──────── Extracted entries
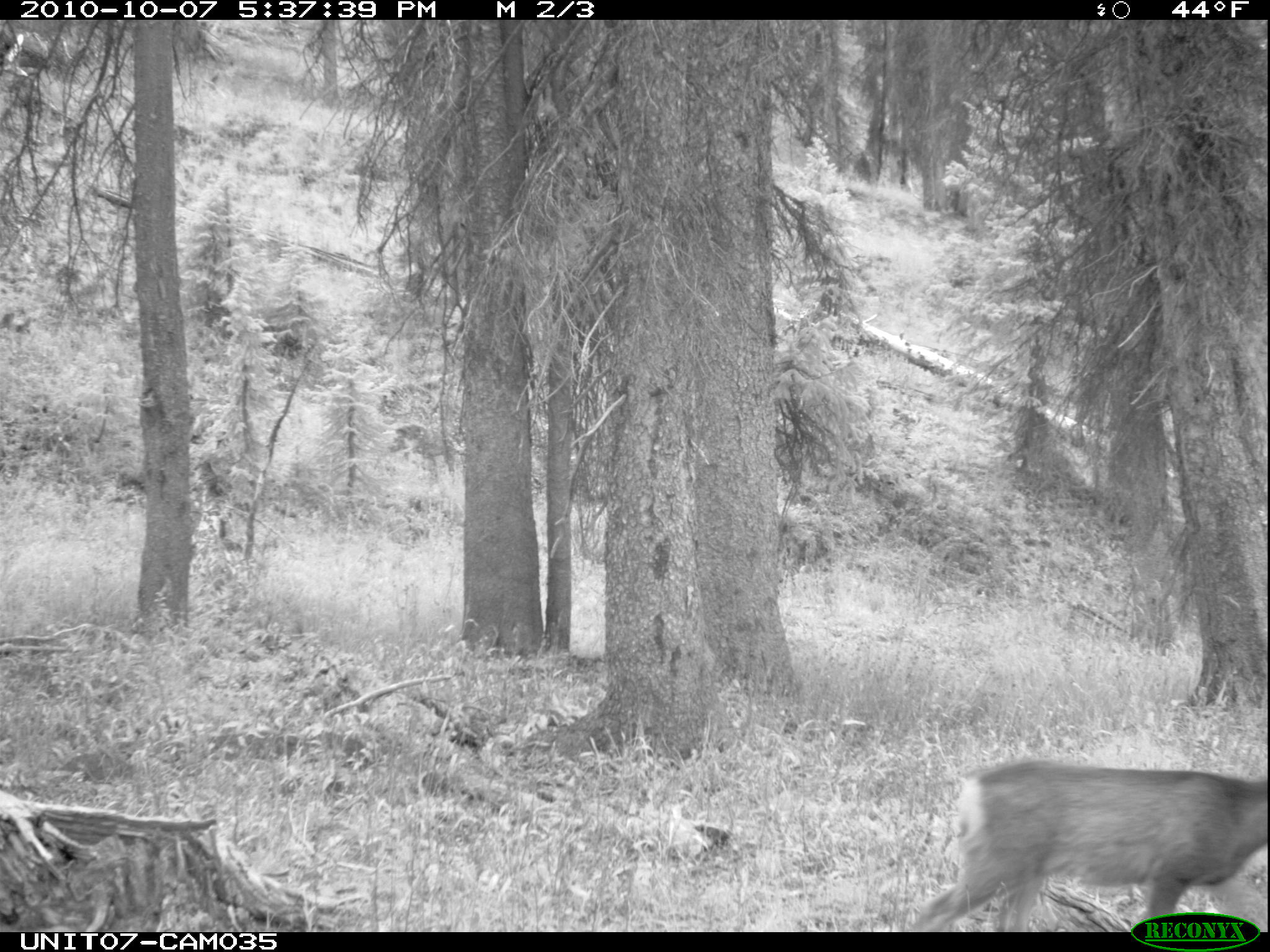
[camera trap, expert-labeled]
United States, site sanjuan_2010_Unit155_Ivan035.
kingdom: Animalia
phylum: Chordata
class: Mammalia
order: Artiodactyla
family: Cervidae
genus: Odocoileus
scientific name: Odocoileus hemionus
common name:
────────────────
Work instruction:
Make a verbatim copy of all the entries and strip out the pictures.

Finished exercise:
[camera trap, expert-labeled]
United States, site sanjuan_2010_Unit155_Ivan035.
kingdom: Animalia
phylum: Chordata
class: Mammalia
order: Artiodactyla
family: Cervidae
genus: Odocoileus
scientific name: Odocoileus hemionus
common name:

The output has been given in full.